Biraz daha Birgi’de oyalandıktan sonra Ödemiş’e doğru yola çıktık. Kısa bir süre sonra kendimizi kalabalık Ödemiş pazarında bulduk. Cumartesi günleri, Ödemiş’in halk pazarıymış. Pazarda herşey çok taze, istediğiniz ot, sebze, meyve ne ararsanız var. Ayrı bir bölüm olarak teyzelerin ördüğü el işi ürünleri de geniş bir alanı kaplıyor. Genç kızlar için çeyizlik herşey mevcut. Google hazretlerinin dediğine göre Ödemiş köftesi Hurşit Kebap’ta yenirmiş. Arayıp bulduk hemen. O gün ilçenin pazarı olması sebebiyle tıklım tıklım doluydu mekan. Çok da büyük bir yer değil zaten. Masaların biri boşalıp biri doluyordu. Hemen yeni boşalmış bir masayı kapıp, soğuk ayranla Ödemiş köftesi’ni afiyetle midemize indirdik.

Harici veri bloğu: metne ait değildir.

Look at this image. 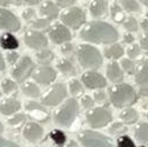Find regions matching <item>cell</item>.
I'll return each mask as SVG.
<instances>
[{"mask_svg":"<svg viewBox=\"0 0 148 147\" xmlns=\"http://www.w3.org/2000/svg\"><path fill=\"white\" fill-rule=\"evenodd\" d=\"M27 110L29 111L30 116L35 120H37L38 122H45L48 120L49 115H48V111L45 109L41 105H39L37 102H28L27 104Z\"/></svg>","mask_w":148,"mask_h":147,"instance_id":"cell-17","label":"cell"},{"mask_svg":"<svg viewBox=\"0 0 148 147\" xmlns=\"http://www.w3.org/2000/svg\"><path fill=\"white\" fill-rule=\"evenodd\" d=\"M136 70V83L140 87L141 93L148 95V60L144 61Z\"/></svg>","mask_w":148,"mask_h":147,"instance_id":"cell-15","label":"cell"},{"mask_svg":"<svg viewBox=\"0 0 148 147\" xmlns=\"http://www.w3.org/2000/svg\"><path fill=\"white\" fill-rule=\"evenodd\" d=\"M77 0H55L56 5H59L60 7H69V6H73Z\"/></svg>","mask_w":148,"mask_h":147,"instance_id":"cell-47","label":"cell"},{"mask_svg":"<svg viewBox=\"0 0 148 147\" xmlns=\"http://www.w3.org/2000/svg\"><path fill=\"white\" fill-rule=\"evenodd\" d=\"M49 20H47V19H37V20H35L34 22H32V28L34 29H45V28H47L48 25H49Z\"/></svg>","mask_w":148,"mask_h":147,"instance_id":"cell-39","label":"cell"},{"mask_svg":"<svg viewBox=\"0 0 148 147\" xmlns=\"http://www.w3.org/2000/svg\"><path fill=\"white\" fill-rule=\"evenodd\" d=\"M126 53H127L129 59H130V60H133V59H137V58L140 56V54H141V48H140L139 45H132L131 47L127 48Z\"/></svg>","mask_w":148,"mask_h":147,"instance_id":"cell-37","label":"cell"},{"mask_svg":"<svg viewBox=\"0 0 148 147\" xmlns=\"http://www.w3.org/2000/svg\"><path fill=\"white\" fill-rule=\"evenodd\" d=\"M141 28H143V30L146 32V34H148V19H144L143 21H141Z\"/></svg>","mask_w":148,"mask_h":147,"instance_id":"cell-50","label":"cell"},{"mask_svg":"<svg viewBox=\"0 0 148 147\" xmlns=\"http://www.w3.org/2000/svg\"><path fill=\"white\" fill-rule=\"evenodd\" d=\"M110 13L112 20L115 22H117V23H122L124 21V19H125L123 8L119 5H117V3H112V6L110 7Z\"/></svg>","mask_w":148,"mask_h":147,"instance_id":"cell-30","label":"cell"},{"mask_svg":"<svg viewBox=\"0 0 148 147\" xmlns=\"http://www.w3.org/2000/svg\"><path fill=\"white\" fill-rule=\"evenodd\" d=\"M39 12L45 19H47L49 21H52L59 16V7L55 3H53L52 1H47L44 5H41Z\"/></svg>","mask_w":148,"mask_h":147,"instance_id":"cell-19","label":"cell"},{"mask_svg":"<svg viewBox=\"0 0 148 147\" xmlns=\"http://www.w3.org/2000/svg\"><path fill=\"white\" fill-rule=\"evenodd\" d=\"M10 2V0H0V5L1 6H7Z\"/></svg>","mask_w":148,"mask_h":147,"instance_id":"cell-53","label":"cell"},{"mask_svg":"<svg viewBox=\"0 0 148 147\" xmlns=\"http://www.w3.org/2000/svg\"><path fill=\"white\" fill-rule=\"evenodd\" d=\"M147 19H148V13H147Z\"/></svg>","mask_w":148,"mask_h":147,"instance_id":"cell-57","label":"cell"},{"mask_svg":"<svg viewBox=\"0 0 148 147\" xmlns=\"http://www.w3.org/2000/svg\"><path fill=\"white\" fill-rule=\"evenodd\" d=\"M20 28H21V23L18 19L10 10L0 8V29L15 32V31H18Z\"/></svg>","mask_w":148,"mask_h":147,"instance_id":"cell-11","label":"cell"},{"mask_svg":"<svg viewBox=\"0 0 148 147\" xmlns=\"http://www.w3.org/2000/svg\"><path fill=\"white\" fill-rule=\"evenodd\" d=\"M140 147H145V146H140Z\"/></svg>","mask_w":148,"mask_h":147,"instance_id":"cell-58","label":"cell"},{"mask_svg":"<svg viewBox=\"0 0 148 147\" xmlns=\"http://www.w3.org/2000/svg\"><path fill=\"white\" fill-rule=\"evenodd\" d=\"M134 137L138 142L148 144V123L141 122L134 129Z\"/></svg>","mask_w":148,"mask_h":147,"instance_id":"cell-26","label":"cell"},{"mask_svg":"<svg viewBox=\"0 0 148 147\" xmlns=\"http://www.w3.org/2000/svg\"><path fill=\"white\" fill-rule=\"evenodd\" d=\"M140 1H141V2H143L145 6H147V7H148V0H140Z\"/></svg>","mask_w":148,"mask_h":147,"instance_id":"cell-55","label":"cell"},{"mask_svg":"<svg viewBox=\"0 0 148 147\" xmlns=\"http://www.w3.org/2000/svg\"><path fill=\"white\" fill-rule=\"evenodd\" d=\"M79 113V105L75 98L68 99L59 109L55 111L54 121L58 125L69 128L76 120Z\"/></svg>","mask_w":148,"mask_h":147,"instance_id":"cell-4","label":"cell"},{"mask_svg":"<svg viewBox=\"0 0 148 147\" xmlns=\"http://www.w3.org/2000/svg\"><path fill=\"white\" fill-rule=\"evenodd\" d=\"M80 38L94 44H112L118 39V32L109 23L94 21L82 30Z\"/></svg>","mask_w":148,"mask_h":147,"instance_id":"cell-1","label":"cell"},{"mask_svg":"<svg viewBox=\"0 0 148 147\" xmlns=\"http://www.w3.org/2000/svg\"><path fill=\"white\" fill-rule=\"evenodd\" d=\"M123 41H124L125 44H132V43L134 41V37H133V35H132L131 32H127V34L124 35Z\"/></svg>","mask_w":148,"mask_h":147,"instance_id":"cell-49","label":"cell"},{"mask_svg":"<svg viewBox=\"0 0 148 147\" xmlns=\"http://www.w3.org/2000/svg\"><path fill=\"white\" fill-rule=\"evenodd\" d=\"M22 1L25 3H29V5H36L38 2H40L41 0H22Z\"/></svg>","mask_w":148,"mask_h":147,"instance_id":"cell-52","label":"cell"},{"mask_svg":"<svg viewBox=\"0 0 148 147\" xmlns=\"http://www.w3.org/2000/svg\"><path fill=\"white\" fill-rule=\"evenodd\" d=\"M121 120L125 123V124H133L138 121L139 118V114L136 109H133L132 107H126L121 111L119 114Z\"/></svg>","mask_w":148,"mask_h":147,"instance_id":"cell-23","label":"cell"},{"mask_svg":"<svg viewBox=\"0 0 148 147\" xmlns=\"http://www.w3.org/2000/svg\"><path fill=\"white\" fill-rule=\"evenodd\" d=\"M37 60L38 62L42 66H47L48 63H51L54 59V54L51 49H47V48H44V49H40L37 53Z\"/></svg>","mask_w":148,"mask_h":147,"instance_id":"cell-27","label":"cell"},{"mask_svg":"<svg viewBox=\"0 0 148 147\" xmlns=\"http://www.w3.org/2000/svg\"><path fill=\"white\" fill-rule=\"evenodd\" d=\"M63 25L71 29H79L86 22V14L79 7H71L61 14Z\"/></svg>","mask_w":148,"mask_h":147,"instance_id":"cell-7","label":"cell"},{"mask_svg":"<svg viewBox=\"0 0 148 147\" xmlns=\"http://www.w3.org/2000/svg\"><path fill=\"white\" fill-rule=\"evenodd\" d=\"M126 130V128L124 126L123 123H114L109 126V133L110 135H117V133H122Z\"/></svg>","mask_w":148,"mask_h":147,"instance_id":"cell-40","label":"cell"},{"mask_svg":"<svg viewBox=\"0 0 148 147\" xmlns=\"http://www.w3.org/2000/svg\"><path fill=\"white\" fill-rule=\"evenodd\" d=\"M109 99L116 108H126L138 100V94L130 84L119 83L109 89Z\"/></svg>","mask_w":148,"mask_h":147,"instance_id":"cell-2","label":"cell"},{"mask_svg":"<svg viewBox=\"0 0 148 147\" xmlns=\"http://www.w3.org/2000/svg\"><path fill=\"white\" fill-rule=\"evenodd\" d=\"M22 91L25 95L31 97V98H37L40 95V89L38 87L35 83H25L22 86Z\"/></svg>","mask_w":148,"mask_h":147,"instance_id":"cell-29","label":"cell"},{"mask_svg":"<svg viewBox=\"0 0 148 147\" xmlns=\"http://www.w3.org/2000/svg\"><path fill=\"white\" fill-rule=\"evenodd\" d=\"M78 140L83 147H114L107 136L92 130L82 131L78 135Z\"/></svg>","mask_w":148,"mask_h":147,"instance_id":"cell-5","label":"cell"},{"mask_svg":"<svg viewBox=\"0 0 148 147\" xmlns=\"http://www.w3.org/2000/svg\"><path fill=\"white\" fill-rule=\"evenodd\" d=\"M23 136L27 140L37 143L44 136V129L38 123H28L23 129Z\"/></svg>","mask_w":148,"mask_h":147,"instance_id":"cell-16","label":"cell"},{"mask_svg":"<svg viewBox=\"0 0 148 147\" xmlns=\"http://www.w3.org/2000/svg\"><path fill=\"white\" fill-rule=\"evenodd\" d=\"M2 131H3V125H2V123L0 122V133H1Z\"/></svg>","mask_w":148,"mask_h":147,"instance_id":"cell-56","label":"cell"},{"mask_svg":"<svg viewBox=\"0 0 148 147\" xmlns=\"http://www.w3.org/2000/svg\"><path fill=\"white\" fill-rule=\"evenodd\" d=\"M68 147H78V146H77V144H76L75 142H70V143L68 144Z\"/></svg>","mask_w":148,"mask_h":147,"instance_id":"cell-54","label":"cell"},{"mask_svg":"<svg viewBox=\"0 0 148 147\" xmlns=\"http://www.w3.org/2000/svg\"><path fill=\"white\" fill-rule=\"evenodd\" d=\"M140 48L146 54H148V34H146L145 36L141 38V40H140Z\"/></svg>","mask_w":148,"mask_h":147,"instance_id":"cell-46","label":"cell"},{"mask_svg":"<svg viewBox=\"0 0 148 147\" xmlns=\"http://www.w3.org/2000/svg\"><path fill=\"white\" fill-rule=\"evenodd\" d=\"M112 121L111 111L106 107H93L86 114V122L93 129L105 128Z\"/></svg>","mask_w":148,"mask_h":147,"instance_id":"cell-6","label":"cell"},{"mask_svg":"<svg viewBox=\"0 0 148 147\" xmlns=\"http://www.w3.org/2000/svg\"><path fill=\"white\" fill-rule=\"evenodd\" d=\"M90 12L93 17H102L108 12V2L106 0H93L90 5Z\"/></svg>","mask_w":148,"mask_h":147,"instance_id":"cell-18","label":"cell"},{"mask_svg":"<svg viewBox=\"0 0 148 147\" xmlns=\"http://www.w3.org/2000/svg\"><path fill=\"white\" fill-rule=\"evenodd\" d=\"M93 100H94V102L97 101V102H99V104H105L106 101H107V99H108V97H107V94L102 91V90H100V91H97L95 93H94V95H93Z\"/></svg>","mask_w":148,"mask_h":147,"instance_id":"cell-42","label":"cell"},{"mask_svg":"<svg viewBox=\"0 0 148 147\" xmlns=\"http://www.w3.org/2000/svg\"><path fill=\"white\" fill-rule=\"evenodd\" d=\"M32 78L41 85H48L56 78V71L49 66H41L32 73Z\"/></svg>","mask_w":148,"mask_h":147,"instance_id":"cell-14","label":"cell"},{"mask_svg":"<svg viewBox=\"0 0 148 147\" xmlns=\"http://www.w3.org/2000/svg\"><path fill=\"white\" fill-rule=\"evenodd\" d=\"M25 122V115L24 114H17L14 115L12 118L8 120V124L10 126H18L21 124H23Z\"/></svg>","mask_w":148,"mask_h":147,"instance_id":"cell-38","label":"cell"},{"mask_svg":"<svg viewBox=\"0 0 148 147\" xmlns=\"http://www.w3.org/2000/svg\"><path fill=\"white\" fill-rule=\"evenodd\" d=\"M82 82L88 90H102L107 86V80L101 74L97 71H87L83 74Z\"/></svg>","mask_w":148,"mask_h":147,"instance_id":"cell-10","label":"cell"},{"mask_svg":"<svg viewBox=\"0 0 148 147\" xmlns=\"http://www.w3.org/2000/svg\"><path fill=\"white\" fill-rule=\"evenodd\" d=\"M21 109V104L18 100L9 98L2 101L1 106H0V113H2L3 115H12L15 114L16 111Z\"/></svg>","mask_w":148,"mask_h":147,"instance_id":"cell-20","label":"cell"},{"mask_svg":"<svg viewBox=\"0 0 148 147\" xmlns=\"http://www.w3.org/2000/svg\"><path fill=\"white\" fill-rule=\"evenodd\" d=\"M80 102H82V106L85 109H92L93 106H94V100H93V98L91 95H84V97H82Z\"/></svg>","mask_w":148,"mask_h":147,"instance_id":"cell-41","label":"cell"},{"mask_svg":"<svg viewBox=\"0 0 148 147\" xmlns=\"http://www.w3.org/2000/svg\"><path fill=\"white\" fill-rule=\"evenodd\" d=\"M0 147H21L20 145L13 143V142H9L7 139H3V138H0Z\"/></svg>","mask_w":148,"mask_h":147,"instance_id":"cell-48","label":"cell"},{"mask_svg":"<svg viewBox=\"0 0 148 147\" xmlns=\"http://www.w3.org/2000/svg\"><path fill=\"white\" fill-rule=\"evenodd\" d=\"M122 68L129 75H132V74L136 73V63H134V61H132L130 59L122 60Z\"/></svg>","mask_w":148,"mask_h":147,"instance_id":"cell-36","label":"cell"},{"mask_svg":"<svg viewBox=\"0 0 148 147\" xmlns=\"http://www.w3.org/2000/svg\"><path fill=\"white\" fill-rule=\"evenodd\" d=\"M34 69H35V63L31 60V58L23 56L13 69V73H12L13 78H15V80L22 83L32 74Z\"/></svg>","mask_w":148,"mask_h":147,"instance_id":"cell-9","label":"cell"},{"mask_svg":"<svg viewBox=\"0 0 148 147\" xmlns=\"http://www.w3.org/2000/svg\"><path fill=\"white\" fill-rule=\"evenodd\" d=\"M107 77L112 83H118V82L123 80L124 75H123V71H122V69L117 62L112 61L107 66Z\"/></svg>","mask_w":148,"mask_h":147,"instance_id":"cell-21","label":"cell"},{"mask_svg":"<svg viewBox=\"0 0 148 147\" xmlns=\"http://www.w3.org/2000/svg\"><path fill=\"white\" fill-rule=\"evenodd\" d=\"M77 58L80 66L86 69H99L103 62L99 49L88 44H83L78 46Z\"/></svg>","mask_w":148,"mask_h":147,"instance_id":"cell-3","label":"cell"},{"mask_svg":"<svg viewBox=\"0 0 148 147\" xmlns=\"http://www.w3.org/2000/svg\"><path fill=\"white\" fill-rule=\"evenodd\" d=\"M117 147H136V144L129 136L123 135L117 138Z\"/></svg>","mask_w":148,"mask_h":147,"instance_id":"cell-34","label":"cell"},{"mask_svg":"<svg viewBox=\"0 0 148 147\" xmlns=\"http://www.w3.org/2000/svg\"><path fill=\"white\" fill-rule=\"evenodd\" d=\"M123 54H124V48L119 44H112L109 47L105 48V56L107 59L116 60V59L122 58Z\"/></svg>","mask_w":148,"mask_h":147,"instance_id":"cell-25","label":"cell"},{"mask_svg":"<svg viewBox=\"0 0 148 147\" xmlns=\"http://www.w3.org/2000/svg\"><path fill=\"white\" fill-rule=\"evenodd\" d=\"M123 25H124V28H125L129 32H134V31L138 30V22H137V20H136L134 17H132V16L127 17V19L124 21Z\"/></svg>","mask_w":148,"mask_h":147,"instance_id":"cell-35","label":"cell"},{"mask_svg":"<svg viewBox=\"0 0 148 147\" xmlns=\"http://www.w3.org/2000/svg\"><path fill=\"white\" fill-rule=\"evenodd\" d=\"M0 45L3 49H8V51H14V49L18 48V46H20L17 38L12 34H5L1 37L0 38Z\"/></svg>","mask_w":148,"mask_h":147,"instance_id":"cell-22","label":"cell"},{"mask_svg":"<svg viewBox=\"0 0 148 147\" xmlns=\"http://www.w3.org/2000/svg\"><path fill=\"white\" fill-rule=\"evenodd\" d=\"M67 97V87L64 84H55L42 98L41 102L45 106H58Z\"/></svg>","mask_w":148,"mask_h":147,"instance_id":"cell-8","label":"cell"},{"mask_svg":"<svg viewBox=\"0 0 148 147\" xmlns=\"http://www.w3.org/2000/svg\"><path fill=\"white\" fill-rule=\"evenodd\" d=\"M24 43L28 47L34 49H44L47 47V44H48L46 36L35 30L27 31V34L24 35Z\"/></svg>","mask_w":148,"mask_h":147,"instance_id":"cell-13","label":"cell"},{"mask_svg":"<svg viewBox=\"0 0 148 147\" xmlns=\"http://www.w3.org/2000/svg\"><path fill=\"white\" fill-rule=\"evenodd\" d=\"M58 69L66 76H76L77 69L74 66V63L69 59H62L58 62Z\"/></svg>","mask_w":148,"mask_h":147,"instance_id":"cell-24","label":"cell"},{"mask_svg":"<svg viewBox=\"0 0 148 147\" xmlns=\"http://www.w3.org/2000/svg\"><path fill=\"white\" fill-rule=\"evenodd\" d=\"M49 138H51V139L53 140V143H54L55 145H58V146H63V145L66 144V142H67V137H66L64 132L61 131V130H58V129L51 131Z\"/></svg>","mask_w":148,"mask_h":147,"instance_id":"cell-28","label":"cell"},{"mask_svg":"<svg viewBox=\"0 0 148 147\" xmlns=\"http://www.w3.org/2000/svg\"><path fill=\"white\" fill-rule=\"evenodd\" d=\"M22 16H23V19H24L25 21H31V20L36 16V12H35V9H32V8H27V9L23 12Z\"/></svg>","mask_w":148,"mask_h":147,"instance_id":"cell-44","label":"cell"},{"mask_svg":"<svg viewBox=\"0 0 148 147\" xmlns=\"http://www.w3.org/2000/svg\"><path fill=\"white\" fill-rule=\"evenodd\" d=\"M48 36L51 38V40L54 44H64V43H69L71 40V32L70 30L63 25V24H54L49 30H48Z\"/></svg>","mask_w":148,"mask_h":147,"instance_id":"cell-12","label":"cell"},{"mask_svg":"<svg viewBox=\"0 0 148 147\" xmlns=\"http://www.w3.org/2000/svg\"><path fill=\"white\" fill-rule=\"evenodd\" d=\"M121 7L130 13L140 12V6L136 0H121Z\"/></svg>","mask_w":148,"mask_h":147,"instance_id":"cell-31","label":"cell"},{"mask_svg":"<svg viewBox=\"0 0 148 147\" xmlns=\"http://www.w3.org/2000/svg\"><path fill=\"white\" fill-rule=\"evenodd\" d=\"M75 51L74 48V45L71 44V43H64L63 45H62V47H61V52H62V54H64V55H70V54H73Z\"/></svg>","mask_w":148,"mask_h":147,"instance_id":"cell-43","label":"cell"},{"mask_svg":"<svg viewBox=\"0 0 148 147\" xmlns=\"http://www.w3.org/2000/svg\"><path fill=\"white\" fill-rule=\"evenodd\" d=\"M69 90H70V93L74 97H77V95H79V94L83 93V85L80 84L79 80L71 79L70 83H69Z\"/></svg>","mask_w":148,"mask_h":147,"instance_id":"cell-32","label":"cell"},{"mask_svg":"<svg viewBox=\"0 0 148 147\" xmlns=\"http://www.w3.org/2000/svg\"><path fill=\"white\" fill-rule=\"evenodd\" d=\"M18 58H20V55H18V53L15 52V51H10V52L7 53V60H8V62H9L10 65L17 62Z\"/></svg>","mask_w":148,"mask_h":147,"instance_id":"cell-45","label":"cell"},{"mask_svg":"<svg viewBox=\"0 0 148 147\" xmlns=\"http://www.w3.org/2000/svg\"><path fill=\"white\" fill-rule=\"evenodd\" d=\"M147 117H148V114H147Z\"/></svg>","mask_w":148,"mask_h":147,"instance_id":"cell-59","label":"cell"},{"mask_svg":"<svg viewBox=\"0 0 148 147\" xmlns=\"http://www.w3.org/2000/svg\"><path fill=\"white\" fill-rule=\"evenodd\" d=\"M5 68H6L5 60H3V58H2V55H1V53H0V70L2 71V70H5Z\"/></svg>","mask_w":148,"mask_h":147,"instance_id":"cell-51","label":"cell"},{"mask_svg":"<svg viewBox=\"0 0 148 147\" xmlns=\"http://www.w3.org/2000/svg\"><path fill=\"white\" fill-rule=\"evenodd\" d=\"M2 90H3L5 93L12 94V93H14V92L17 90L16 83H15L14 80H12V79H8V78L5 79V80L2 82Z\"/></svg>","mask_w":148,"mask_h":147,"instance_id":"cell-33","label":"cell"}]
</instances>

Ödemiş’te 1 gün konakladıktan sonra ertesi gün Tire’ye doğru yola çıktık. Aydın’a dönmeden önce son durağımız, Tire’ye bağlı Kaplan köyünde bulunan bir lezzet durağıydı. Ot yemekleriyle Türkiye’de sayılı bir mekan: Kaplan Dağ Restoran. Tire’ye gelip 4 km daha köye tırmandıktan sonra vardık Kaplan köyüne. Köyün içinden geze geze restorana vardık. Mönü beklerken garson kocaman bir tepsi ve içinde 15’e yakın mezeyle geldi. Hepsi birbirinden güzel mezelerden 5 tanesini seçtik. Ondan sonra ana menü olarak “Tire köftesi mi çiftlik kebabı mı?” diye düşünürken Ödemiş’te köfte yemiş olduğumuz için değişiklik olsun diye çiftlik kebabı söyledik. İyi de yapmışız. Mantar, kaşar ve etin uyumu mükemmeldi. Otantik mekan, hoş müzik, Tire ovası manzarası, dağın göz kamaştıran yeşilliği ve lezzetli yemekler. Buraya son gelişimiz olmayacaktı. Üstüne bir de acı kahvelerimizi içip çıktık restorandan. Eve dönüş başlamıştı. Tire’den sonra yine bir İzmir ilçesi Selçuk geliyor. Dev antik kent Efes hala kendisini görmemiş tarih severleri bekliyor, bilginize.